Petitioner presents a substantial argument that the imposition of penalties based on a finding of scienter is barred by the collateral estoppel effect of the prior administrative determination that there was a "legitimate difference of opinion" whether Stern's services were reimbursable. However, we need not resolve that contention because the penalties are precluded in any event by the plea agreement that concluded the criminal prosecution.

9

The plea agreement provided that Stern would plead guilty to one count of mail fraud and one count of distributing a controlled substance, and would surrender his license to practice medicine. The agreement also specified that restitution might be ordered in an amount no less than $5,000 and no more than $110,000, the amounts to depend upon verifiable claims of patients. In a sentence critical to this petition for review, the agreement further provided: "Claims of the Medicare program will be determined in a separate civil proceeding and will not be part of the restitution ordered by the Court." This provision was given further meaning during the plea allocution. The Assistant United States Attorney informed the defendant and the Court, "An additional one hundred ninety thousand dollars which the Medicare program alleges they lost in this will be handled in a separate civil proceeding and will not be part of the disposition of this case." The Court also discussed with the defendant what claims remained to be pursued: "And that there are disputed claims in the amount of one hundred ninety thousand dollars which involve a separate civil case and that is not involved in this plea agreement. Do you understand that?" Stern replied, "I do understand." There was no mention of any remaining dispute concerning civil penalties.

10

Two weeks later, the prosecutor wrote to the IG, recommending that the Government pursue a claim for civil penalties instead of the $190,000 of civil assessments for actual losses that had been discussed at the plea allocution.

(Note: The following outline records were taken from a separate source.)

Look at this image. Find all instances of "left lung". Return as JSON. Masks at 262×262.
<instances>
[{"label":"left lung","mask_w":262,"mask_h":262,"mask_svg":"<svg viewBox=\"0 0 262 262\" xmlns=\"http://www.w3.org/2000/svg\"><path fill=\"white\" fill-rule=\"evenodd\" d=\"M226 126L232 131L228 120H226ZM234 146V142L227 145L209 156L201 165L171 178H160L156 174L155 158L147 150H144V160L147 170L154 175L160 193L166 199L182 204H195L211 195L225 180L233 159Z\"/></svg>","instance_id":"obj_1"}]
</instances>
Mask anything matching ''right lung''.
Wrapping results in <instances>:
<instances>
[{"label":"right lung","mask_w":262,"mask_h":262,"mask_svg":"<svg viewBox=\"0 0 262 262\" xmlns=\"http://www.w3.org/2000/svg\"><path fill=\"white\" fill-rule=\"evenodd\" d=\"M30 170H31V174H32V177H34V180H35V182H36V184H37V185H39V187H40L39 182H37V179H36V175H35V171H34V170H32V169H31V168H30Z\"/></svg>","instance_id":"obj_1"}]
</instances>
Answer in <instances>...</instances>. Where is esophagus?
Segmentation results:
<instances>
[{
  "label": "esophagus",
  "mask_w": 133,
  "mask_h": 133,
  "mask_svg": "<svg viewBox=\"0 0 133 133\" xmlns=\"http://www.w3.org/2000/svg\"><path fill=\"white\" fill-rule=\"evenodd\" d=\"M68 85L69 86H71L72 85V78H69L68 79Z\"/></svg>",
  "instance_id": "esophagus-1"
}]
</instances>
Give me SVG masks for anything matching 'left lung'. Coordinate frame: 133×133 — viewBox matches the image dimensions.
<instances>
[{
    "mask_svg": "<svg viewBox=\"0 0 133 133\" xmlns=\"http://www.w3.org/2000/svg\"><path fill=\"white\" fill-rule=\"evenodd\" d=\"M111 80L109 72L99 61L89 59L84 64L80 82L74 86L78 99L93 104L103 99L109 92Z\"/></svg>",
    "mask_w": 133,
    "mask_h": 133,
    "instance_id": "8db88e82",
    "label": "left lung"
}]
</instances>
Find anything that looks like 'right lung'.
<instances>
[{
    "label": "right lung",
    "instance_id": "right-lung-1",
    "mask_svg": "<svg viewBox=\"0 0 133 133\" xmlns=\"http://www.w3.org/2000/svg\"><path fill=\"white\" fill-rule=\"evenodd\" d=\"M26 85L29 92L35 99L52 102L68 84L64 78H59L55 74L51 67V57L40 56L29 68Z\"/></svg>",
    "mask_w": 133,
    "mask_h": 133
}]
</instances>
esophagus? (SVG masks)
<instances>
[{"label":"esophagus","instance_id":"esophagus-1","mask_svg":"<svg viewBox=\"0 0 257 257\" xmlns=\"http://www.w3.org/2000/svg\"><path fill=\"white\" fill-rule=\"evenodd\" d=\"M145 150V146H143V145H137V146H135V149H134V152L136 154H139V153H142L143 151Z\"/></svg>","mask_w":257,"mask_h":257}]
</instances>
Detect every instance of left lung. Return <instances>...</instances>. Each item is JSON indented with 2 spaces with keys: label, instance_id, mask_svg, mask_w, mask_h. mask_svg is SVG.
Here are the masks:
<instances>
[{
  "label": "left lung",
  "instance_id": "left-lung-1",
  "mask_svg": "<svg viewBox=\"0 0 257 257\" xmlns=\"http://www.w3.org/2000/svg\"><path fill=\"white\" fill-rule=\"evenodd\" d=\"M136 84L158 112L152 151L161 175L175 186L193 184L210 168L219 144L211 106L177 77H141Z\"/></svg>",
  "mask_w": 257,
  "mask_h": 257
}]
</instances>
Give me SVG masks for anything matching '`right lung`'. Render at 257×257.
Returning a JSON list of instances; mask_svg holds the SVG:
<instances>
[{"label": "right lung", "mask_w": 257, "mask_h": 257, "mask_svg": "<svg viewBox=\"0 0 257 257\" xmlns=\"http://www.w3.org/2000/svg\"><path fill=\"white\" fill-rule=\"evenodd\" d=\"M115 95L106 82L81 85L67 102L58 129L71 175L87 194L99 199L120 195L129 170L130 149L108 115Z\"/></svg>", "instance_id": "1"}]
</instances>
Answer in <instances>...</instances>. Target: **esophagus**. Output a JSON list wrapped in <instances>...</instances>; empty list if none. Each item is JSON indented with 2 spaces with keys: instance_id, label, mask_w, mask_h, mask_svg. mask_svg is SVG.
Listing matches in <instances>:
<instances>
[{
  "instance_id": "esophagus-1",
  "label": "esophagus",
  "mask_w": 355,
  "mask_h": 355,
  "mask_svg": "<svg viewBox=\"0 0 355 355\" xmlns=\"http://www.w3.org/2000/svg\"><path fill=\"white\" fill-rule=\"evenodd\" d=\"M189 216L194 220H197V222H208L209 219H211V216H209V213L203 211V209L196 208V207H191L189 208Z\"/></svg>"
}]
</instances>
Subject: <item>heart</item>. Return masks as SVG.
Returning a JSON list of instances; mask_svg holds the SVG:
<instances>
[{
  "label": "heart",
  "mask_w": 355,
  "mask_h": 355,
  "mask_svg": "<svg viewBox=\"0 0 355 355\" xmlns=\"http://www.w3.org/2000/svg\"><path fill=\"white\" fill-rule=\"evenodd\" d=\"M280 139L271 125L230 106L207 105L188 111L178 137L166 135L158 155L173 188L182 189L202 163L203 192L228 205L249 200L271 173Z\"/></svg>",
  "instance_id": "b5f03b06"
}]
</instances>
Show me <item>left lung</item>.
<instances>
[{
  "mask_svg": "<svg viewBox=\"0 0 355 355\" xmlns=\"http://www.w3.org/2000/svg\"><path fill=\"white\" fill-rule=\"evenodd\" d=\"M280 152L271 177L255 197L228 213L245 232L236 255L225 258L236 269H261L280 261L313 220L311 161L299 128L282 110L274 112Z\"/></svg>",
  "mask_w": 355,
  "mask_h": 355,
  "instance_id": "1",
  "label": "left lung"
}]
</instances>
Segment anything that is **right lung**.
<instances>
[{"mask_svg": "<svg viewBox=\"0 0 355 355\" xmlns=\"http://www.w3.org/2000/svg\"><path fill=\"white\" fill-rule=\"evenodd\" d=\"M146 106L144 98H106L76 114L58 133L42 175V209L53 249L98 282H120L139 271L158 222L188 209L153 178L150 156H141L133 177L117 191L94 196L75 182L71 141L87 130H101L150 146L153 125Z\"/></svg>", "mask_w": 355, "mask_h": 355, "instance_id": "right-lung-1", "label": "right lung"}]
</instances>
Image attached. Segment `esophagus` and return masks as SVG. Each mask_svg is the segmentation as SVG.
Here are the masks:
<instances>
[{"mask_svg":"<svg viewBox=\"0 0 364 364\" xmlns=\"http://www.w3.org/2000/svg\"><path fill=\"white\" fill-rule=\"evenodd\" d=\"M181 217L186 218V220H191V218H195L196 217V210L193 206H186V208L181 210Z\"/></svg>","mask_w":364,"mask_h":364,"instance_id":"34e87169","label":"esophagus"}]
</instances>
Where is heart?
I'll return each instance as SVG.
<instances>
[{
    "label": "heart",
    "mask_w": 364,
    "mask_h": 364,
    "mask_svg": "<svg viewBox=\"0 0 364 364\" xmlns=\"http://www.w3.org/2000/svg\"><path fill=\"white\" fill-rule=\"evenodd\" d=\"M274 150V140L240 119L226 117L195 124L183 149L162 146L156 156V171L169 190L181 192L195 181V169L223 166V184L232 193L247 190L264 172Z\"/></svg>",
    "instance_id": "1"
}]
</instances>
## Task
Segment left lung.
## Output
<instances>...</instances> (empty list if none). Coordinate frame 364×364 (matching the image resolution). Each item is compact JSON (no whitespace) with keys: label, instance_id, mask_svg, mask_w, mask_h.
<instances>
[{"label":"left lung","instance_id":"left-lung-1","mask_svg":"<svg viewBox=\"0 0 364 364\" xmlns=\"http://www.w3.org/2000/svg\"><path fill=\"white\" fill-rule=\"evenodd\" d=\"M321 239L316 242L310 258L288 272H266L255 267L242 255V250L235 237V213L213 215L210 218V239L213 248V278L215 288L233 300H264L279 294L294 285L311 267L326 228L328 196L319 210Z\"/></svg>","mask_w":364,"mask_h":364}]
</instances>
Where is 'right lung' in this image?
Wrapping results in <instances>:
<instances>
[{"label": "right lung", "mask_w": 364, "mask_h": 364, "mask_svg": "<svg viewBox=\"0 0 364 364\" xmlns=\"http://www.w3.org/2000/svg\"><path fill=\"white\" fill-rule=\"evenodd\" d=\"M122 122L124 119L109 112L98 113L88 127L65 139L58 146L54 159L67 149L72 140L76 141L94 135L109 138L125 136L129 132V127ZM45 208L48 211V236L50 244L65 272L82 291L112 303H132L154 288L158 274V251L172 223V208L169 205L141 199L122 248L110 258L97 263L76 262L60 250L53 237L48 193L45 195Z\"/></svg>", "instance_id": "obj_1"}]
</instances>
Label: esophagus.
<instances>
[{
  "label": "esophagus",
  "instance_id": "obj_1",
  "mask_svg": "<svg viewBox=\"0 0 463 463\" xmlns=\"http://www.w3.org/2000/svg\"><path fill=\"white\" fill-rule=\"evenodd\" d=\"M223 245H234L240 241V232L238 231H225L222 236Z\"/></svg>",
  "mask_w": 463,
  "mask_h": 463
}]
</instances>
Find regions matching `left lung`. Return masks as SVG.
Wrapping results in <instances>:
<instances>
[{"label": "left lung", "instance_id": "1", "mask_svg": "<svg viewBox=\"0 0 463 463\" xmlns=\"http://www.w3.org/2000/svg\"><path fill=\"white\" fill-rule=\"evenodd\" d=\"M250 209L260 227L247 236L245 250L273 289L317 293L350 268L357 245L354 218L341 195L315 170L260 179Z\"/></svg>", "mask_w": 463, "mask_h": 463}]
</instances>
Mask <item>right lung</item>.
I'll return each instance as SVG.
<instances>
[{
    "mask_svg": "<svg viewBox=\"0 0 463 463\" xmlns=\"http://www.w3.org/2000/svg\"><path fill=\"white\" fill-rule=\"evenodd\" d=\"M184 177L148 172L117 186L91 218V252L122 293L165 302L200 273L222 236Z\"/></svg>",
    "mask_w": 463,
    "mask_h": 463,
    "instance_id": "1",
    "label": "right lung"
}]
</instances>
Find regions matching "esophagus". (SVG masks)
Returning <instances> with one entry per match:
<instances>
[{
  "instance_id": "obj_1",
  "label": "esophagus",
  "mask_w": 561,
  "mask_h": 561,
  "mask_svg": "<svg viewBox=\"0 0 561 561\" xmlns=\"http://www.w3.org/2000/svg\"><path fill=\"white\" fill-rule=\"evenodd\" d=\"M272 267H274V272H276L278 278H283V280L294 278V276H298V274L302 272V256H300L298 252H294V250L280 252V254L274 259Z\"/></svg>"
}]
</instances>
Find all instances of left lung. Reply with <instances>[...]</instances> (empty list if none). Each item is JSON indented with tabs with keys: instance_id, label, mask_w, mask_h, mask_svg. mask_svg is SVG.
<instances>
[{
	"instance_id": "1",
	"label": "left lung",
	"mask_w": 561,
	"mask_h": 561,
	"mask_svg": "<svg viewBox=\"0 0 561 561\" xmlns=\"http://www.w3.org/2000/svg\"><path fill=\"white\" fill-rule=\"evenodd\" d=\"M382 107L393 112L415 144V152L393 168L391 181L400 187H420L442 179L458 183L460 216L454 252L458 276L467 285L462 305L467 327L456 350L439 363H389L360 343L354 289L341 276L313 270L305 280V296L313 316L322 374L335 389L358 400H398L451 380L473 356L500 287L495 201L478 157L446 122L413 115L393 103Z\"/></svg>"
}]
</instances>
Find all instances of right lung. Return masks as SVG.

This letter fully confirms Stern's understanding that only the claim for actual losses remained open: "Timothy L. Stern understands that Medicare will initiate civil action against him to recover a loss of approximately $190,000." The prosecutor urged the proposed switch to penalties as "more appropriate" and "much easier" for HHS. Ultimately, the amount of the losses, as determined in the administrative proceedings, was $70,648, the amount of assessments sought by the IG.

11

Courts enforce what "the defendant reasonably understood" the plea agreement to mean when the guilty plea was entered, United States v. Corsentino, 685 F.2d 48, 51 (2d Cir.1982); accord, e.g., United States v. Nelson, 837 F.2d 1519, 1521 (11th Cir.), cert. denied, 488 U.S. 829, 109 S.Ct. 82, 102 L.Ed.2d 58 (1988); In re Arnett, 804 F.2d 1200, 1203 (11th Cir.1986); United States v. Crusco, 536 F.2d 21, 27 (3d Cir.1976); Johnson v. Beto, 466 F.2d 478, 480 (5th Cir.1972). A "rigidly literal approach in the construction of language" of a plea agreement is not appropriate, see United States v. Bowler, 585 F.2d 851, 854 (7th Cir.1978) (citing United States v. Brown, 500 F.2d 375 (4th Cir.1974)), and oral agreements can amplify ambiguous terms, see Arnett, 804 F.2d at 1202.

12

In the pending case, the plea agreement left "[c]laims of the Medicare program" open for determination in a later "civil proceeding," and the defendant understood those claims to be actual losses alleged to total no more than $190,000. That understanding was articulated by the District Judge and shared by the prosecutor until he decided that it would be "much easier" to pursue a claim for penalties. Under these circumstances, the collection of penalties in the amount of $345,000 was barred by the plea agreement, and these penalties must be stricken from the agency's decision. As modified by the elimination of the $345,000 in penalties, the decision requiring payment of $70,648 in assessments is affirmed.